Clinton signs Y2K liability protection bill

Clinton signs Y2K liability protection bill

By Shruti Dat' and Christopher J. Dorobek

GCN Staff

President Clinton last week signed the Year 2000 Readiness and Responsibility Act. HR 775 will offer some protections to computer vendors from lawsuits arising from date code problems.

Congressional leaders electronically signed and e-mailed the bill to Clinton on July 15, marking the first time a bill traveled from Capitol Hill to the White House via cyberspace.

'This is extraordinary, time-limited legislation designed to deal with an exceptional and unique circumstance of national significance'the Y2K computer problem,' Clinton said.

'In signing this legislation, I act in the belief and with the expectation that companies in the high technology sector and throughout the American economy are serious in their remediation efforts and that such efforts will continue,' he said.

The law will help screen out frivolous claims without blocking or unduly burdening legitimate suits, Clinton said.

'We will be watching to see whether the bill's provisions are misused by parties who did little or nothing to remediate in order to defeat claims brought by those harmed by irresponsible conduct,' he said.

By signing the bill electronically, lawmakers highlighted government efforts to use digital methods to construct legal documents, but Congress sent a hard copy to Clinton for his signature.

Online law

Speaker of the House J. Dennis Hastert (R-Ill.) and Sen. Strom Thurmond (R-S.C.), president pro tempore of the Senate, signed an Adobe Portal Document Format version of the bill, which had passed 81-18 and 404-24 in the Senate and House, respectively. Sen. Spencer Abraham (R-Mich.) clicked the send button.

The lawmakers' handwritten signatures were captured on a notebook computer equipped with a pressure sensitive tablet and pen stylus from Wacom Technology Corp. of Vancouver, Wash., and running electronic Signature Series software from PenOp Inc. of New York.

'The technology is still maturing,' said Kimberly Nelson, an Environmental Protection Agency project manager. But several elements have pushed the government toward implementing electronic signatures during the past three to four years, she added.

For example, EPA's Reinventing Environmental Information Action Plan committed her agency to study digital signatures and define an approach to electronic reporting, Nelson said. The agency's plans to create a new information technology office also pushed it toward electronic documents and signature technology, Nelson said.

The Government Paperwork Elimination Act also 'increases the urgency for agencies such as the EPA to adopt electronic signatures' because for the first time electronic signatures are given legal equivalency to physical copies with ink
signatures, Nelson said. That promotes acceptance for electronic regulatory filings, she said.

EPA since January has been conducting a pilot in seven New York Department of Environmental Conservation facilities to test electronic reporting and signature applications, Nelson said.

Adobe building blocks

EPA is testing Adobe Acrobat Exchange Forms 3.01 as the electronic document forms software, which is installed as a plug-in to a Web browser'either Netscape Navigator or Microsoft Internet Explorer.

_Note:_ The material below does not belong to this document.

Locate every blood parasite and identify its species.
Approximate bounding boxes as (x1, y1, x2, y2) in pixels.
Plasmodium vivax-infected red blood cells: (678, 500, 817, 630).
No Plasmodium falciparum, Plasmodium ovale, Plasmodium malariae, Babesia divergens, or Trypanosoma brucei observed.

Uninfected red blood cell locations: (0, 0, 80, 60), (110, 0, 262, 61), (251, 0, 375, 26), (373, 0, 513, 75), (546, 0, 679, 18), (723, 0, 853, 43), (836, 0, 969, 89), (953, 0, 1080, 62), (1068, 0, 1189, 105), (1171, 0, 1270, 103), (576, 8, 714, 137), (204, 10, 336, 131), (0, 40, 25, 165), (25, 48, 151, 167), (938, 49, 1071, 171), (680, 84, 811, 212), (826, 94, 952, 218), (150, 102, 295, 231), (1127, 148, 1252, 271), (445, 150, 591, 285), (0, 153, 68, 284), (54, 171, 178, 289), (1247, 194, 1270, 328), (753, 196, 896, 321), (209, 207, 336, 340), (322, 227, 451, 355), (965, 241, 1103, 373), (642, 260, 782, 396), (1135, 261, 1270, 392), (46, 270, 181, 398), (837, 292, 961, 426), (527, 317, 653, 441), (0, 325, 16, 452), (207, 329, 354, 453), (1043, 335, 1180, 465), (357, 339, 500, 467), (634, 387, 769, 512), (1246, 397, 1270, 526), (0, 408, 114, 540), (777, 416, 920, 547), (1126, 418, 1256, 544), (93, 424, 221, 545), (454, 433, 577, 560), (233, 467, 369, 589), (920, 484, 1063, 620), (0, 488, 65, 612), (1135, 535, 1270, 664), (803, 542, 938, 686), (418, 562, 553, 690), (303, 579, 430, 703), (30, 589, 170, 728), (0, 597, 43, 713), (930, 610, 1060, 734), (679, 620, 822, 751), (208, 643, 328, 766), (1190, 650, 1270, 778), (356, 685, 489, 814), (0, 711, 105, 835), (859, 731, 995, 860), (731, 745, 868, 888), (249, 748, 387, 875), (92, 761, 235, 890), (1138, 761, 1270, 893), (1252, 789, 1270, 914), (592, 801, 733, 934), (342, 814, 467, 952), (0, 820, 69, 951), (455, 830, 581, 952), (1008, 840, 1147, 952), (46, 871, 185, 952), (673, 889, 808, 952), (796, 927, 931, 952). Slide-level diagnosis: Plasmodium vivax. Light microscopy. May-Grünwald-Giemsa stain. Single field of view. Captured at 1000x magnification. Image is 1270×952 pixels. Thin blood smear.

'Adobe has a strong history of representing the document accurately,' Nelson said. 'Adobe was also easy and reliable, and [from the] enforcement standpoint you have a reliability that a signature is bound to the document.'

A user needs only a PC with the appropriate software to submit compliance reports, said J. Todd Lewis, chief technology officer of Information Dynamics Inc. of McLean, Va., who is directing the pilot for EPA.

The EPA pilot is using ATS 2.1, a digital signature software using asymmetric cryptography from E-Lock Technologies of Fairfax, Va. The software is an Adobe plug-in. A Gem Safe 1.0 smart card reader from Gem Plus of Redwood City, Calif., is connected to a submitter's PC. The reader accepts a plastic card with an electronic chip that performs cryptographic calculations for the digital signatures, Lewis said.

EPA next month will begin testing PenOp 2.62 to analyze whether it fits the agency's needs, Nelson said. In September, the EPA plans to install PenOp at the pilot site, but EPA has no contractual obligations for its further use, she said.

During the pilot, PenOp Signature Series software will capture signatures using biometrics measurements and digital signature technology to process electronic documents. The 29 biometrics measurements are mathematical representations of how the signature was signed in terms of speed, stroke order, acceleration and pressure, PenOp chief executive officer Howard Schecter said.

Cryptography links the person, signature and document, ensuring that a signature cannot be copied or cut and pasted to another document, PenOp officials said.

PenOp's software also provides an audit trail of the signing for security.

A so-called ceremonial transcript provides details on who signed, what was signed, under what circumstances, when and for what purpose.